- Born: Marvin Lee Eastman June 8, 1971 (age 55) Merced, California, United States
- Other names: The Beastman
- Height: 1.75 m (5 ft 9 in)
- Weight: 94.1 kg (207 lb; 14.82 st)
- Division: Heavyweight Light Heavyweight Middleweight
- Reach: 75 in (191 cm)
- Stance: Orthodox
- Team: Master Toddy's Muay Thai Center Lewis/Pederneiras Vale Tudo J-Sect MMA
- Trainer: Master Toddy
- Years active: 2000–2013

Kickboxing record
- Total: 26
- Wins: 17
- By knockout: 10
- Losses: 9

Mixed martial arts record
- Total: 34
- Wins: 18
- By knockout: 7
- By submission: 1
- By decision: 10
- Losses: 15
- By knockout: 7
- By submission: 2
- By decision: 6
- Draws: 1

Other information
- University: Merced College University of Nevada, Las Vegas
- Children: 2
- Boxing record from BoxRec
- Mixed martial arts record from Sherdog

= Marvin Eastman =

American kickboxer and MMA fighter (born 1971)

Marvin Lee Eastman (born June 8, 1971) is an American retired professional mixed martial artist and kickboxer. A professional MMA competitor from 2000 until 2013, he competed in K-1, the Ultimate Fighting Championship (UFC), World Fighting Alliance (WFA), Maximum Fighting Championship (MFC), Shooto, and King of the Cage (KOTC), where he was Super Heavyweight Champion.

==Background==

Marvin Eastman was born and raised in Merced, California, where he grew up wrestling and playing football.
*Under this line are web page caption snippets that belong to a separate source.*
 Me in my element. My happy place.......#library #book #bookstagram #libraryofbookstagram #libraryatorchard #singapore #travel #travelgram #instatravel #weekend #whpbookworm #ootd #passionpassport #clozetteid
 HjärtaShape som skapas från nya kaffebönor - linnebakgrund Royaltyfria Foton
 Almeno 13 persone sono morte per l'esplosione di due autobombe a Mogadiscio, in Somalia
Eastman began wrestling with his older brother's junior varsity team at an early age, going on to dominate for the Merced High School wrestling team, going undefeated (42–0) in his senior year and winning the California State Wrestling Championship at the 86.6 kilogram/191-pound weight-class. Eastman then continued playing football in college for the Merced College team, where he earned All-American honors, in his two years at the school. He was then offered a full scholarship to play football for the University of Washington but ultimately decided to sign with University of Nevada, Las Vegas, where he excelled in two seasons as a running back and fullback for the Running Rebels. Eastman signed with the Calgary Stampeders of the Canadian Football League but never played in a game for them. Eastman then decided that he wanted to challenge himself in the rising world of mixed martial arts, and began training in Muay Thai.

==Career==
Eastman made his MMA debut with King of the Cage in June 2000. He won three straight, including a win over future UFC champion Quinton "Rampage" Jackson before losing to Vernon White.
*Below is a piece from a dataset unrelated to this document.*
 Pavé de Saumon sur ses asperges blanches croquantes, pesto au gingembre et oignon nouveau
Following his loss to White, Eastman fought future UFC Middleweight Champion Rich Franklin at the World Fighting Alliance's first event, Franklin won by armbar in the first round. Eastman rebounded in the next two WFA events with wins over Alex Stiebling and Tommy Sauer. On August 17, 2002, he caused an upset by defeating four-time world champion Duke Roufus in his first foray into K-1 kickboxing on the K-1 World Grand Prix 2002 in Las Vegas undercard. Roufus was dominant for the first two rounds although Eastman did score a flash knockdown when he caught a low kick and countered with a right cross in the second. Then, in the third and final round, Eastman completed the comeback, landing two knees to Roufus' body and putting him away for good.
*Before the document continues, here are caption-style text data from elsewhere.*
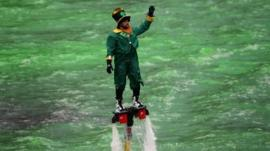 Man dressed as leprechaun hovers above Chicago River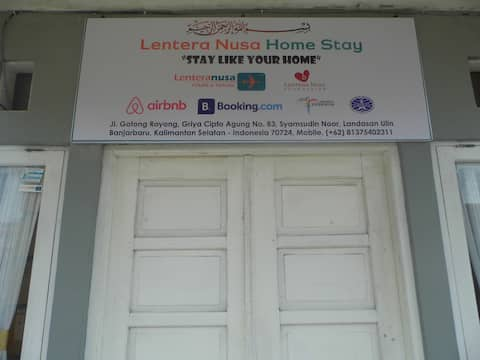 "Lentera Nusa Homestay ""stay like your home"""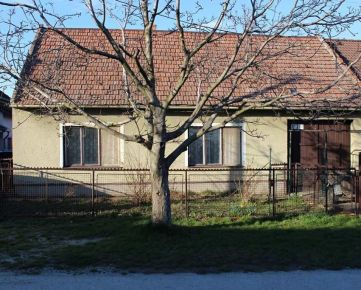 Kuchárek-real: Slepá tichá ulica ! Tehlový dom v Častej na 819 m2 pozemku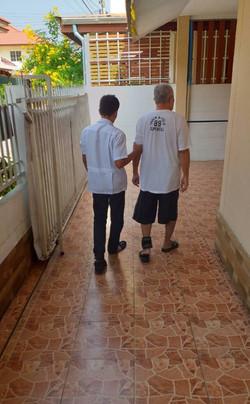 ฝึกเดิน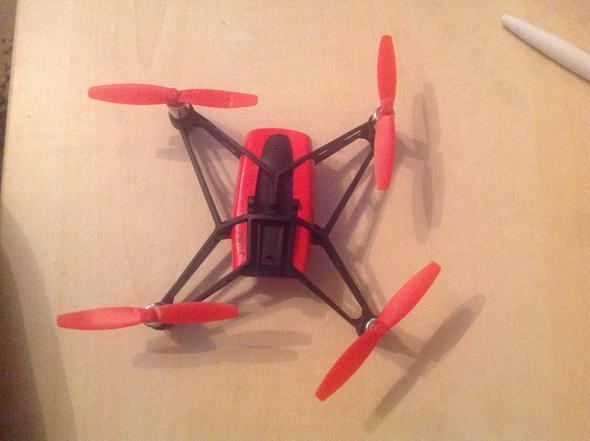 Das ist die Drohne - (Kamera, kaputt, fliegen)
Eastman made his Ultimate Fighting Championship debut at UFC 43 against another future UFC Light heavyweight titlist Vitor Belfort, Belfort delivered a knee to Eastman's forehead that dropped him resulting in quite possibly the largest cut in recorded mixed martial art history, thus losing via technical knockout due to strikes in just 1 minute 7 seconds of the very first round. He then returned to King of the Cage to defeat Vernon White via unanimous decision in a rematch. He also made a return to K-1 and competed in the K-1 World Grand Prix 2004 in Las Vegas I tournament on April 30, 2004. Against Michael McDonald in the quarter-finals, he dropped the Canadian in round one but was then floored three times himself in round two to lose by TKO. In his third and final outing in the promotion, Eastman fought Ray Sefo in a non-tournament bout at the K-1 World Grand Prix 2004 in Las Vegas II on August 7, 2004. Both men traded heavy leather early on and Eastman took a time out after being poked in the eye by Sefo's toes during a high kick attempt. Immediately following the restart, Sefo swarmed on Eastman and forced the referee to call off the fight. The crowd in attendance booed the stoppage and Eastman himself protested, apparently seeing Sefo's quick attack as sucker punching. Both fighters traded verbal insults and Eastman then attacked Sefo only to be punched to the canvas. As both sets of cornermen got caught up in the ruckus, Nevada Athletic Commission officials were needed to break up the brawl.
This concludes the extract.